The latest EMA setback comes after Britain earlier this month cleared the use of Valneva’s vaccine, becoming the first European country to give its shot the green light.
Valneva said the EMA Committee for Medicinal Products for Human Use (CHMP) had a fresh list of questions, including requests for additional data and for further justification of a conditional marketing authorisation for the vaccine.
“We are disappointed that the EMA has not considered our submissions sufficient to date. We remain fully committed and dedicated to working jointly with the regulators towards a product approval,” Valneva CEO Thomas Lingelbach said in a statement.
Valneva’s share price slumped about 15.5%, cytotec after cesarean putting the stock on track for its worst day since Jan. 4.
The whole-virus inactivated COVID-19 vaccine developed by Valneva relies on technology that has been used for decades, for instance in some shots against polio, influenza and hepatitis.
The approach involves growing the virus in a lab, then rendering it completely inactive so it cannot infect cells or replicate in the body, but can still trigger an immune response.
The shot is seen by some as having the potential to win over people wary of some vaccines which use newer mRNA technology.
Another advantage is that the vaccine can be stored at similar temperatures to those in a domestic fridge.
Getting the shot into arms has proved somewhat difficult for Valneva – this is not the first time it has been asked to provide additional information. In February, the company said it had received a list of questions from the EMA.
A spokesperson said in an email that Valneva was confident that its response to the first set of CHMP questions would be enough for the EMA to conclude their assessment, particularly after that data was deemed sufficient by the British drug regulator.
The company would welcome the opportunity to provide the vaccine for use in Britain, but so far the government has not made such a decision, the spokesperson added.
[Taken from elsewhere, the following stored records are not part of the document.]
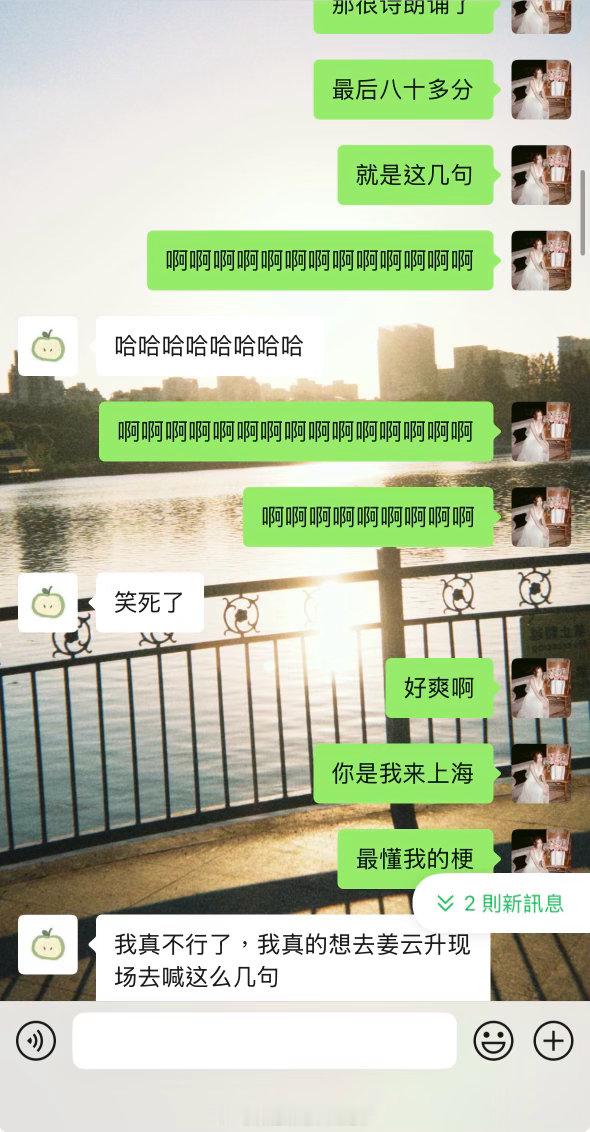 终于有人能接住我的梗了​​​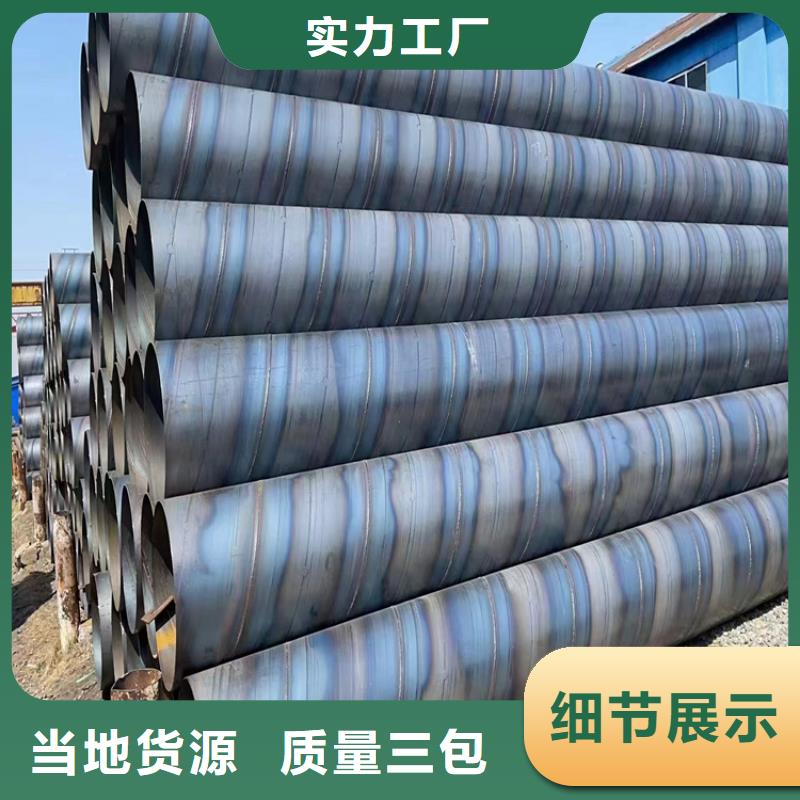 螺旋焊管型号及重量表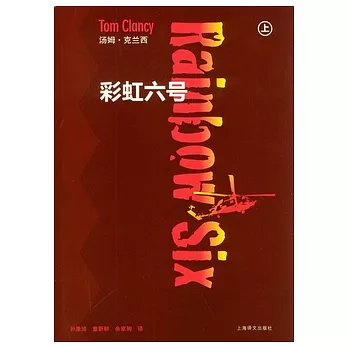 彩虹六號（全二冊）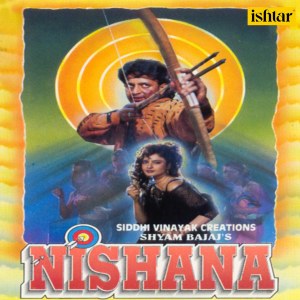 Jatin-Lalit的專輯Nishana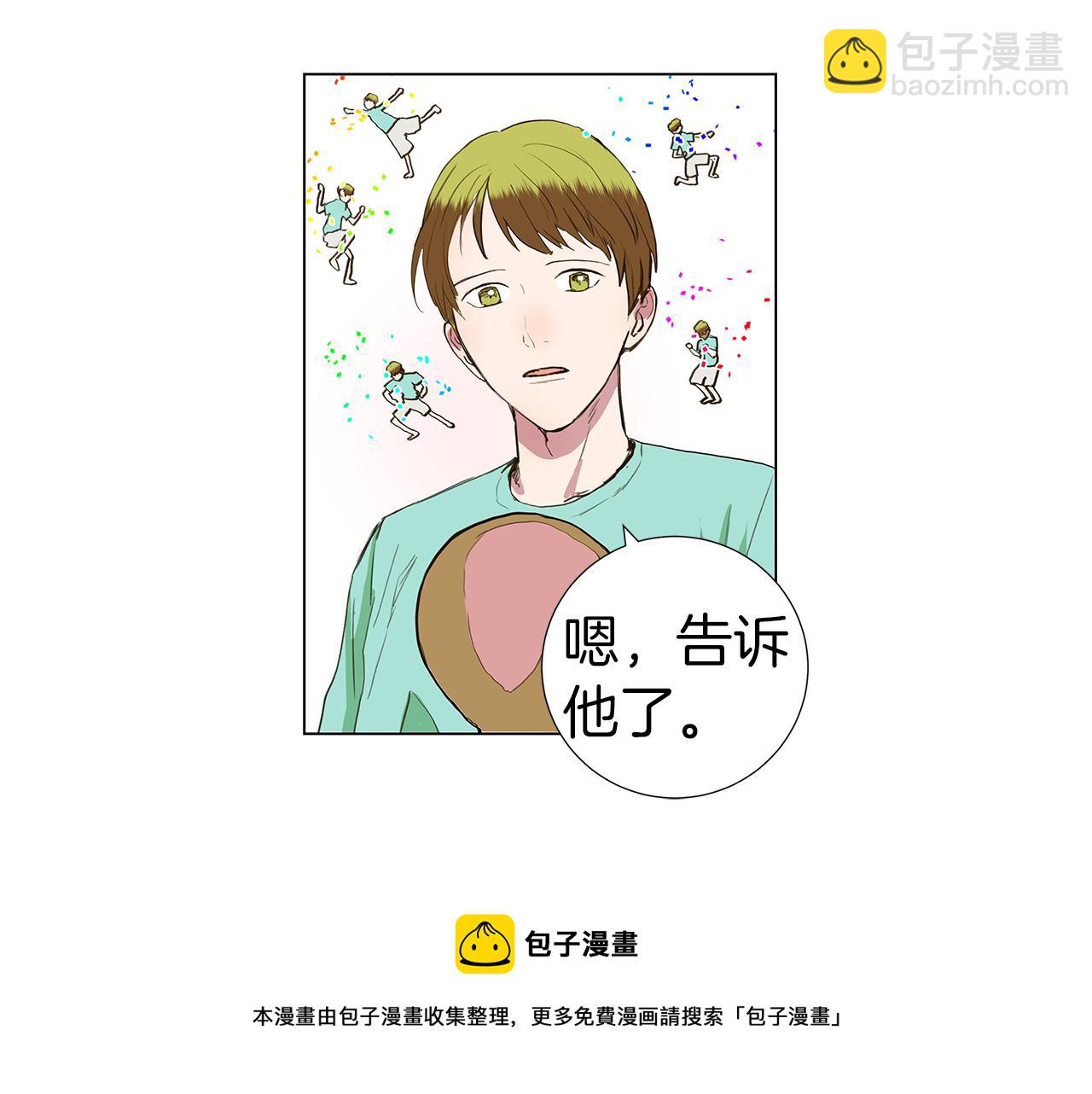 第11话 复仇是冷酷的28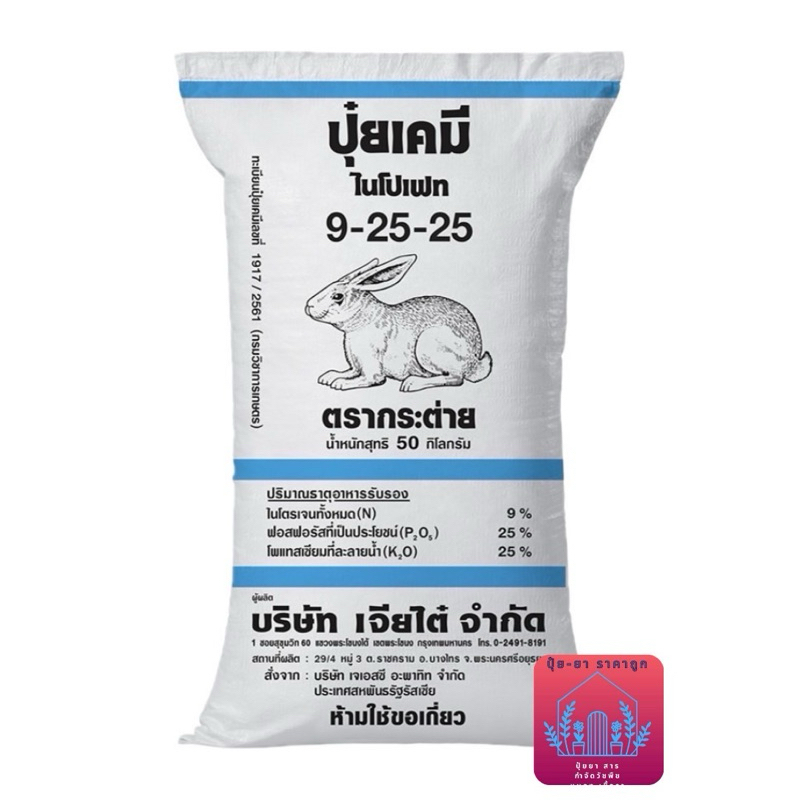ปุ๋ย 9-25-25 กระต่าย (ขนาด 50กิโลกรัม) บ.เจียไต๋
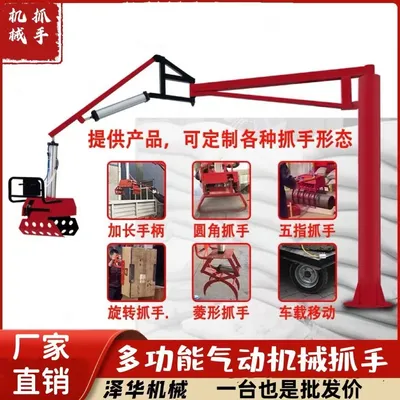 回民区雄克卡盘爪schunk机械抓手303542PZN-plus 100-1-IS汰慷秒报价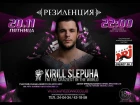 Kirill Slepuha - "Резиденция" (Ижевск, Россия) [приглашение]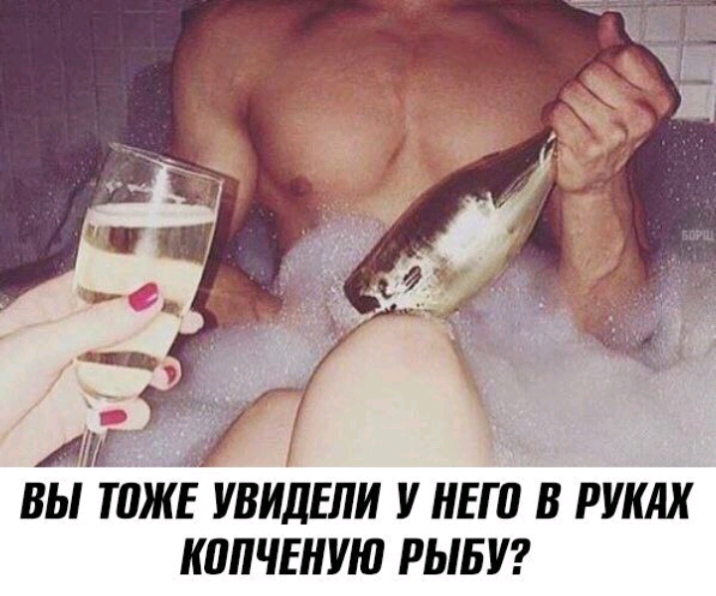 ВЫ ТПЖЕ УВИДЕЛИ У нна В РУКАХ КППЧЕНУЮ РЫБУ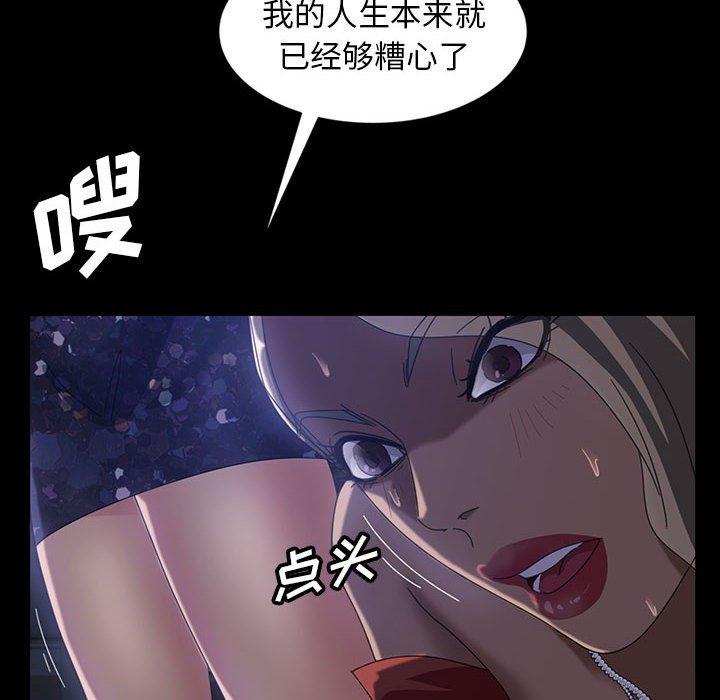 暴发户老金[h漫]韩漫全集-暴发户老金-第 38 话无删减无遮挡章节图片 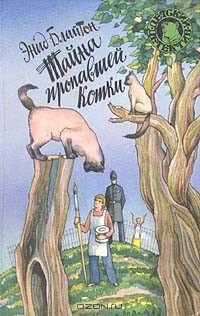Книга Тайна пропавшей кошки на ReadRate.com книга Тайна пропавшей кошки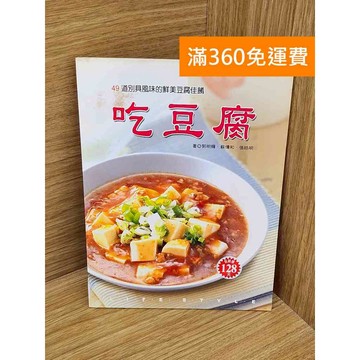 【雷根360免運】【送贈品】吃豆腐 #七成新【P-A4534】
The British government in September ditched a 1.4 billion euro ($1.5 billion) deal to buy the vaccine from Valneva in September, alleging the company was in breach of its obligations. Valneva denied the charge.
The company is in talks with the Scottish government to supply up to 25,000 doses to the National Health Service and frontline workers in Scotland.
Valneva scored its first approval in Bahrain, which granted its vaccine emergency use authorisation in early March, and has since begun to deploy it.
On Monday, Valneva said it would respond to the EMA’s latest request in the coming days. If the regulator accepts its response, then the company expects a conditional marketing authorisation this quarter.
Valneva signed a deal with the European Commission in November 2021 to supply up to 60 million doses of vaccine over two years, including 24.3 million doses in 2022.